The Python-Based Custom Runtime with MLServer can not support to deploy a model stored on a Persistent Volume Claim
zhlsunshine opened this issue · 0 comments
Describe the bug
I store the trained model (I use mnist-svm.joblib
in my case) on a PVC, and I have some extra logics to handle the trained model after it is loaded. Therefore, I need to write a custom ServingRuntime to handle it.
To Reproduce
It works well when I follow the doc: Deploy a model stored on a Persistent Volume Claim, I can see the model file mnist-svm.joblib
and model-settings.json
under the folder of /models/_mlserver_models/
, showing as below:
However, I want to write a custom ServingRuntime, so I go on to follow the doc: Python-Based Custom Runtime with MLServer, then create a new ServingRuntime and create an InferenceService for this ServingRuntime.

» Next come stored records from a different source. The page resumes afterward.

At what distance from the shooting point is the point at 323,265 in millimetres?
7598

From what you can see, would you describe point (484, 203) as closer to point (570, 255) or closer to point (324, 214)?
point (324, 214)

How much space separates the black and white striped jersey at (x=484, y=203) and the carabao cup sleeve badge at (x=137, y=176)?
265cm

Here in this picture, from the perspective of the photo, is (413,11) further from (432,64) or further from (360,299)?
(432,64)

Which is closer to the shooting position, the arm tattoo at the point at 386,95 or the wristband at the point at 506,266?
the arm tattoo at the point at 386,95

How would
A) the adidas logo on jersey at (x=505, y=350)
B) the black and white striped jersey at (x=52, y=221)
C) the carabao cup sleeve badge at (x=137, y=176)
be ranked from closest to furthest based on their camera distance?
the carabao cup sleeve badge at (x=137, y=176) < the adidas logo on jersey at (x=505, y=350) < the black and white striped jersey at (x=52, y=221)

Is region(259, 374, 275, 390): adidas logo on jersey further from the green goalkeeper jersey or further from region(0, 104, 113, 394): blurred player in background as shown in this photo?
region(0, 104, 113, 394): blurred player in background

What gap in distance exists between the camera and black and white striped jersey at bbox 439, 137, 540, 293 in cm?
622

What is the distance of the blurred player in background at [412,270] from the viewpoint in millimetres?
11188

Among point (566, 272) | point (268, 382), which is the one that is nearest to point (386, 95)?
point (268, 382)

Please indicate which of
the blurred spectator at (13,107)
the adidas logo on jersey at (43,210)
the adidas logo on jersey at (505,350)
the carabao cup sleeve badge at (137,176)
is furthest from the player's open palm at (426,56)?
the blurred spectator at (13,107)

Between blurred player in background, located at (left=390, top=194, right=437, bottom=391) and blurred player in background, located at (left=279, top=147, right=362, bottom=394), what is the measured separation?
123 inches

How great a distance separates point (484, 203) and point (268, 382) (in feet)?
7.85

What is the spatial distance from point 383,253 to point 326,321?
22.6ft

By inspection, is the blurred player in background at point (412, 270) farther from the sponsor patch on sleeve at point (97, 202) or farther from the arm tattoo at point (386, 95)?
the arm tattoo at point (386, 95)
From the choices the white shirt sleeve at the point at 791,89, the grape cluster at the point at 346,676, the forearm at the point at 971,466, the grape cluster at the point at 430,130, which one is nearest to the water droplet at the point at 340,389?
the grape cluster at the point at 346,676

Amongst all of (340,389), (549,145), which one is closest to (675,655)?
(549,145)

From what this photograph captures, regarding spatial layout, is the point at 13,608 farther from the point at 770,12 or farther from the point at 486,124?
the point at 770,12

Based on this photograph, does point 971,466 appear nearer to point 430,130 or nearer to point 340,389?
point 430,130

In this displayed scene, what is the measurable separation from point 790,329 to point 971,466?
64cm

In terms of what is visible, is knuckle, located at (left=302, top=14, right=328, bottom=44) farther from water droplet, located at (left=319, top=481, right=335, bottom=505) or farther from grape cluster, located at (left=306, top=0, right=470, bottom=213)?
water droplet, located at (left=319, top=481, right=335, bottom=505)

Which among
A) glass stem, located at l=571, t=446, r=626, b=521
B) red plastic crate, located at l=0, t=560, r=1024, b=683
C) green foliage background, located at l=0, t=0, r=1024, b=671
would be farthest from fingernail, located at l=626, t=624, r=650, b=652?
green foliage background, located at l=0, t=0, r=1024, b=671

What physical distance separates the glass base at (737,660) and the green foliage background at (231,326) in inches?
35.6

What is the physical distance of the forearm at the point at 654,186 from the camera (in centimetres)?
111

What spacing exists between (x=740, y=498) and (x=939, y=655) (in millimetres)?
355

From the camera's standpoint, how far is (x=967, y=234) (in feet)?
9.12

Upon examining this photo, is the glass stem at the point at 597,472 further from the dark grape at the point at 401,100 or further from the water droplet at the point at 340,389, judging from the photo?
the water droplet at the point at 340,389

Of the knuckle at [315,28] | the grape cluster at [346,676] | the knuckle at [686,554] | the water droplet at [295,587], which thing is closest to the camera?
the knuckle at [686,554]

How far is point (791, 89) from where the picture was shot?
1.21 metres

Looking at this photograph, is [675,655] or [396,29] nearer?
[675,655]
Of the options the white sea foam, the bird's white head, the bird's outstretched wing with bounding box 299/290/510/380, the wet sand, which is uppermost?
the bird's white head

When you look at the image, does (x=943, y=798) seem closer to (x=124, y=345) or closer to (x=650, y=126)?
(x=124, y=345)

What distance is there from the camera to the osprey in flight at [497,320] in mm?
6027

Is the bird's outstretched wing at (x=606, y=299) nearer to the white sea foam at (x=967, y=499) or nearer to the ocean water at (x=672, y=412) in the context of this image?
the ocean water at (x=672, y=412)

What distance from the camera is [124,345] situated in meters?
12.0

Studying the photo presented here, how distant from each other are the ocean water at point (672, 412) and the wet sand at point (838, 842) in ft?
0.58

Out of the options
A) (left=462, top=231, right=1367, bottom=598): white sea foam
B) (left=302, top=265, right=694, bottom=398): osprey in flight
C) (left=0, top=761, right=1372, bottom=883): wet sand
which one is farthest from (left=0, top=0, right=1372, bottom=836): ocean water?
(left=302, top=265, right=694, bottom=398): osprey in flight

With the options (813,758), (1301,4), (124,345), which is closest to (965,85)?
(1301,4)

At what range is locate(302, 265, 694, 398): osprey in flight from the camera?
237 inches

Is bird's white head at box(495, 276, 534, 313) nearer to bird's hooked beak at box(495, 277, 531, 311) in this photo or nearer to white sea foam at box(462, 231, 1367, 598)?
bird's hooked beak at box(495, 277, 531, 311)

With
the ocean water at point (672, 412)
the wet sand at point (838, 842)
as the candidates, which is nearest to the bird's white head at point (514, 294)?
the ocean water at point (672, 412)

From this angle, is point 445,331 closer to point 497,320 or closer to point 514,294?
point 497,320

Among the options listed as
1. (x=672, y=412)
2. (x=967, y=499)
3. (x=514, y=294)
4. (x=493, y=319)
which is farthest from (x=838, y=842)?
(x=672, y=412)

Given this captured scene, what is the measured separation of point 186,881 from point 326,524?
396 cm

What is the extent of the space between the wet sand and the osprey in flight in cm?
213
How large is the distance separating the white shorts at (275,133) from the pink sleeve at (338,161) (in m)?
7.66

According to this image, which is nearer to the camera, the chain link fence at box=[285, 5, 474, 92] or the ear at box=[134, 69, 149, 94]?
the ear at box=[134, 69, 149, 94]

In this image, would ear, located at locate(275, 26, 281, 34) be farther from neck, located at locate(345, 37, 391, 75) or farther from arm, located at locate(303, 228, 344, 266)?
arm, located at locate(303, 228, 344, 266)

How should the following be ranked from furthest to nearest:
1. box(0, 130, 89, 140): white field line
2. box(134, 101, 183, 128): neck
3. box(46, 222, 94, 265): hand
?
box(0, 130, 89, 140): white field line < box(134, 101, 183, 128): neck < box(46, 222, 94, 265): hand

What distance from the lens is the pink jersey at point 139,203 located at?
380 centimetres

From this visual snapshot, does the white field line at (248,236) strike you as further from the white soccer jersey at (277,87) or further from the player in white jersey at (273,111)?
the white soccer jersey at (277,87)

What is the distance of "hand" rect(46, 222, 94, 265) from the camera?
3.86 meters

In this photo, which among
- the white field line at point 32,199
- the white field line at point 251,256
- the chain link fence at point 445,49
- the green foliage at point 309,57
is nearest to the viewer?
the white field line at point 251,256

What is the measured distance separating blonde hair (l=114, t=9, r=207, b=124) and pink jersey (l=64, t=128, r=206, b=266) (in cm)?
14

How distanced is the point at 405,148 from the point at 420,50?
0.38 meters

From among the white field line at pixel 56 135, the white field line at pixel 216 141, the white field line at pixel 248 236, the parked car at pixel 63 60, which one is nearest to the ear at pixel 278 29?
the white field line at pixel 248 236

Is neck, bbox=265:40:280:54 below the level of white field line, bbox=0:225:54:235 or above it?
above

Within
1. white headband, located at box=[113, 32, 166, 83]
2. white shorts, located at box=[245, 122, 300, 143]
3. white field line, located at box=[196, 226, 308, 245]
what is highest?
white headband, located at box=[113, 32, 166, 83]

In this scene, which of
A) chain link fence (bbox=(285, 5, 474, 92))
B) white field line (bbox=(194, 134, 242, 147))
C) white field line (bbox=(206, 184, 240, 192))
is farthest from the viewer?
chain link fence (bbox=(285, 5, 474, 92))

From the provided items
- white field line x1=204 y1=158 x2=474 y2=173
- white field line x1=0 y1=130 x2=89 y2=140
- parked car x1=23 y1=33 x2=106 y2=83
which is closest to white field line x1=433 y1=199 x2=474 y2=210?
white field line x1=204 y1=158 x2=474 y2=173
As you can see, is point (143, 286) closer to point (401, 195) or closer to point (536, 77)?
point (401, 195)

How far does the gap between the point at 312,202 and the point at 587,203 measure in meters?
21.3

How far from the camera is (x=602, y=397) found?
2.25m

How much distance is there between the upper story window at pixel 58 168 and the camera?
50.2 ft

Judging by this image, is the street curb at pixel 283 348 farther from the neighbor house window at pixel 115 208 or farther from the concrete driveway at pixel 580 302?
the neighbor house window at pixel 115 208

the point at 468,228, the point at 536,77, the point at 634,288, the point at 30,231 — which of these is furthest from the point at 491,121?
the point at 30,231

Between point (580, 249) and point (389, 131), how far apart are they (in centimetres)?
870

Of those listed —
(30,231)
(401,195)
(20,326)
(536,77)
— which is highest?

After all these actions, everything is okay, except the inference service can not be True
due to "NOT_FOUND" error in inference service, showing below:
Based on the comparison, I think there should be something wrong with the Python-Based Custom Runtime with MLServer
when using Persistent Volume Claim
to store a trained model.
Expected behavior
Hope that there is an explicit demo to show how to support the use case of python-based custom runtime with MLServer with a model stored on a Persistent Volume Claim. Thanks a lot if it's possible!